== WHAT THE TASK REQUIRES ==
Reproduce every one of the following items word for word, with each line unchanged.

== RECORDED INFORMATION ==
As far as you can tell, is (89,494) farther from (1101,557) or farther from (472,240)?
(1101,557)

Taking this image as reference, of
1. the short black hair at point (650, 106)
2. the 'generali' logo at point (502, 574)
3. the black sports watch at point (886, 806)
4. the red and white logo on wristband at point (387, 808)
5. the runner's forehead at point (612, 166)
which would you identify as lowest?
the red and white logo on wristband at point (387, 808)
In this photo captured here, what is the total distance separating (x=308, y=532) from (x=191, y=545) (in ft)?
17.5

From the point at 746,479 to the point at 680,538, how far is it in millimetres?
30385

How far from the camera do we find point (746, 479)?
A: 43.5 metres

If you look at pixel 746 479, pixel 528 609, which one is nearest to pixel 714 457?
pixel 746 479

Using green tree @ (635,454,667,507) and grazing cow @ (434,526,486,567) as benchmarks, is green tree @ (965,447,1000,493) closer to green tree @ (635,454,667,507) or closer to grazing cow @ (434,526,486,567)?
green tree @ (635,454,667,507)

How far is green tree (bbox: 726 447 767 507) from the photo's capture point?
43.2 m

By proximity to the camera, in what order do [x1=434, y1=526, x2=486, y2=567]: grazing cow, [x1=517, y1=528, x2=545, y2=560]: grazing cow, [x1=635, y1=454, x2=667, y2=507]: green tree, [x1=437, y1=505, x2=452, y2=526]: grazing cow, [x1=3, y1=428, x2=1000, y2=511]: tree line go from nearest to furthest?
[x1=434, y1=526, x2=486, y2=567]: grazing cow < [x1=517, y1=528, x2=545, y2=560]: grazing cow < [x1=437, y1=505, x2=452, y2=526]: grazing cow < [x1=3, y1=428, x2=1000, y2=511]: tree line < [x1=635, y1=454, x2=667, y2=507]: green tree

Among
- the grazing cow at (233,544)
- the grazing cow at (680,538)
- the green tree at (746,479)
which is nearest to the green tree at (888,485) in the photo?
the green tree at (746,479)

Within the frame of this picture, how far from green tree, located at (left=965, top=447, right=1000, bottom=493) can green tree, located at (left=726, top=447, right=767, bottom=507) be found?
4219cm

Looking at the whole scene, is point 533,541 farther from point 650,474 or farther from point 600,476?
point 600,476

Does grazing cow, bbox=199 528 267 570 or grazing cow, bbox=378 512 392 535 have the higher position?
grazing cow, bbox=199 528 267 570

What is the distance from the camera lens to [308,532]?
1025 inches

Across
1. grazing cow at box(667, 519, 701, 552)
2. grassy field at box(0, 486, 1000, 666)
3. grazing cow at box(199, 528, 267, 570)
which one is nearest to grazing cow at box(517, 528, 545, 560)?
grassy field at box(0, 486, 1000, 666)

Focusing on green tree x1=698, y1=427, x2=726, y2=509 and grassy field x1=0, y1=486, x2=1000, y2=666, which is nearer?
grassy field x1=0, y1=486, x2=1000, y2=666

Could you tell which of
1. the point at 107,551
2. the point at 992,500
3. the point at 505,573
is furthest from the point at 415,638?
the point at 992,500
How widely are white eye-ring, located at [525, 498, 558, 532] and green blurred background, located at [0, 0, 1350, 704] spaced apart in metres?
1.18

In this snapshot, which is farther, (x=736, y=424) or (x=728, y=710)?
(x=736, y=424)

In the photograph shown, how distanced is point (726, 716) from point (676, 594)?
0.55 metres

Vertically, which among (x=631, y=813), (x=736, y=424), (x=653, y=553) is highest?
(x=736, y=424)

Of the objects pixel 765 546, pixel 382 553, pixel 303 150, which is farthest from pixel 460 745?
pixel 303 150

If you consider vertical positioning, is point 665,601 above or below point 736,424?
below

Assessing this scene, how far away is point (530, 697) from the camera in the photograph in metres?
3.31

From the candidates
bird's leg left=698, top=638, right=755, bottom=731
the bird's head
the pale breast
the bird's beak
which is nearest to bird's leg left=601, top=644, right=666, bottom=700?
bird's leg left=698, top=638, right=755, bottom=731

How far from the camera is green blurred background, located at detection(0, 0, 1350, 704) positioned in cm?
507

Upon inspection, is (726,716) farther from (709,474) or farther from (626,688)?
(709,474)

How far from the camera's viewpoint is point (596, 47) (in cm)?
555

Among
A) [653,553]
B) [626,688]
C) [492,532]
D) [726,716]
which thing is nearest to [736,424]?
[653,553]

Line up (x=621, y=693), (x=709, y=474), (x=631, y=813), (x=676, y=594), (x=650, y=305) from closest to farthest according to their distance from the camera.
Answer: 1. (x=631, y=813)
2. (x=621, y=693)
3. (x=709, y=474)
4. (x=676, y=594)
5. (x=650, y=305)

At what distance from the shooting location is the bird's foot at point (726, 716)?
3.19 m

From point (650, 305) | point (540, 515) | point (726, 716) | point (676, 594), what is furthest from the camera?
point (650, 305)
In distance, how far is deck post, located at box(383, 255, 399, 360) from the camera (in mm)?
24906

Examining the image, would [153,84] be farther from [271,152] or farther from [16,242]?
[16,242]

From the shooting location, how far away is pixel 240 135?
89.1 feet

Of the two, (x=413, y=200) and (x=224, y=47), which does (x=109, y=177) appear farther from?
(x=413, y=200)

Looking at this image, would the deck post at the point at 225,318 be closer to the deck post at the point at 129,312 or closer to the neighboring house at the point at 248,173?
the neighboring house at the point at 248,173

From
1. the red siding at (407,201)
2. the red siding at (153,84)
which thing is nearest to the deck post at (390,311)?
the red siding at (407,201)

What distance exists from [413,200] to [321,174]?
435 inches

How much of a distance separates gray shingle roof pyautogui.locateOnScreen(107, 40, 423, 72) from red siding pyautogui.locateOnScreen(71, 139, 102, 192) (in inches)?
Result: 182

== RESULT OF THE EXERCISE ==
As far as you can tell, is (89,494) farther from (1101,557) or farther from (472,240)?
(1101,557)

Taking this image as reference, of
1. the short black hair at point (650, 106)
2. the 'generali' logo at point (502, 574)
3. the black sports watch at point (886, 806)
4. the red and white logo on wristband at point (387, 808)
5. the runner's forehead at point (612, 166)
which would you identify as lowest?
the red and white logo on wristband at point (387, 808)
In this photo captured here, what is the total distance separating (x=308, y=532) from (x=191, y=545) (in ft)?
17.5

From the point at 746,479 to the point at 680,538, how far is it in millimetres?
30385

How far from the camera do we find point (746, 479)?
A: 43.5 metres

If you look at pixel 746 479, pixel 528 609, which one is nearest to pixel 714 457?
pixel 746 479

Using green tree @ (635,454,667,507) and grazing cow @ (434,526,486,567) as benchmarks, is green tree @ (965,447,1000,493) closer to green tree @ (635,454,667,507) or closer to grazing cow @ (434,526,486,567)?
green tree @ (635,454,667,507)

How far is green tree (bbox: 726 447 767 507) from the photo's capture point?
43.2 m

By proximity to the camera, in what order do [x1=434, y1=526, x2=486, y2=567]: grazing cow, [x1=517, y1=528, x2=545, y2=560]: grazing cow, [x1=635, y1=454, x2=667, y2=507]: green tree, [x1=437, y1=505, x2=452, y2=526]: grazing cow, [x1=3, y1=428, x2=1000, y2=511]: tree line go from nearest to furthest?
[x1=434, y1=526, x2=486, y2=567]: grazing cow < [x1=517, y1=528, x2=545, y2=560]: grazing cow < [x1=437, y1=505, x2=452, y2=526]: grazing cow < [x1=3, y1=428, x2=1000, y2=511]: tree line < [x1=635, y1=454, x2=667, y2=507]: green tree

Among
- the grazing cow at (233,544)
- the grazing cow at (680,538)
- the green tree at (746,479)
which is nearest to the green tree at (888,485) in the photo?
the green tree at (746,479)

Within the frame of this picture, how far from green tree, located at (left=965, top=447, right=1000, bottom=493) can green tree, located at (left=726, top=447, right=767, bottom=507) be found?
4219cm

Looking at the whole scene, is point 533,541 farther from point 650,474 or farther from point 600,476?
point 600,476

Does grazing cow, bbox=199 528 267 570 or grazing cow, bbox=378 512 392 535 have the higher position?
grazing cow, bbox=199 528 267 570

What is the distance from the camera lens to [308,532]?
1025 inches

Across
1. grazing cow at box(667, 519, 701, 552)
2. grassy field at box(0, 486, 1000, 666)
3. grazing cow at box(199, 528, 267, 570)
which one is nearest to grazing cow at box(517, 528, 545, 560)?
grassy field at box(0, 486, 1000, 666)

Focusing on green tree x1=698, y1=427, x2=726, y2=509 and grassy field x1=0, y1=486, x2=1000, y2=666, which is nearer?
grassy field x1=0, y1=486, x2=1000, y2=666

Could you tell which of
1. the point at 107,551
2. the point at 992,500
3. the point at 505,573
is furthest from the point at 415,638?
the point at 992,500
How widely are white eye-ring, located at [525, 498, 558, 532] and green blurred background, located at [0, 0, 1350, 704] spaced apart in metres?
1.18

In this snapshot, which is farther, (x=736, y=424) or (x=728, y=710)?
(x=736, y=424)

In the photograph shown, how distanced is point (726, 716) from point (676, 594)?
0.55 metres

Vertically, which among (x=631, y=813), (x=736, y=424), (x=653, y=553) is highest?
(x=736, y=424)

Of the objects pixel 765 546, pixel 382 553, pixel 303 150, which is farthest from pixel 460 745?
pixel 303 150

If you consider vertical positioning, is point 665,601 above or below point 736,424?
below

Assessing this scene, how far away is point (530, 697) from the camera in the photograph in metres?
3.31

From the candidates
bird's leg left=698, top=638, right=755, bottom=731
the bird's head
the pale breast
the bird's beak
which is nearest to bird's leg left=601, top=644, right=666, bottom=700?
bird's leg left=698, top=638, right=755, bottom=731

How far from the camera is green blurred background, located at detection(0, 0, 1350, 704) positioned in cm?
507

Upon inspection, is (726,716) farther from (709,474) or farther from (626,688)?
(709,474)

How far from the camera's viewpoint is point (596, 47) (in cm)?
555

Among
A) [653,553]
B) [626,688]
C) [492,532]
D) [726,716]
which thing is nearest to [736,424]?
[653,553]

Line up (x=621, y=693), (x=709, y=474), (x=631, y=813), (x=676, y=594), (x=650, y=305) from closest to farthest according to their distance from the camera.
Answer: 1. (x=631, y=813)
2. (x=621, y=693)
3. (x=709, y=474)
4. (x=676, y=594)
5. (x=650, y=305)

At what distance from the shooting location is the bird's foot at point (726, 716)?
3.19 m

From point (650, 305) | point (540, 515) | point (726, 716) | point (676, 594), what is furthest from the camera?
point (650, 305)
In distance, how far is deck post, located at box(383, 255, 399, 360) from the camera (in mm)?
24906

Examining the image, would [153,84] be farther from [271,152] or farther from [16,242]?
[16,242]

From the shooting location, how far away is pixel 240 135?
89.1 feet

Of the two, (x=413, y=200) and (x=224, y=47), which does (x=109, y=177) appear farther from?
(x=413, y=200)

Looking at this image, would the deck post at the point at 225,318 be closer to the deck post at the point at 129,312 or closer to the neighboring house at the point at 248,173?
the neighboring house at the point at 248,173

From
1. the red siding at (407,201)
2. the red siding at (153,84)
which thing is nearest to the deck post at (390,311)?
the red siding at (407,201)

What distance exists from [413,200] to [321,174]?
435 inches

How much of a distance separates gray shingle roof pyautogui.locateOnScreen(107, 40, 423, 72) from red siding pyautogui.locateOnScreen(71, 139, 102, 192) (in inches)?
Result: 182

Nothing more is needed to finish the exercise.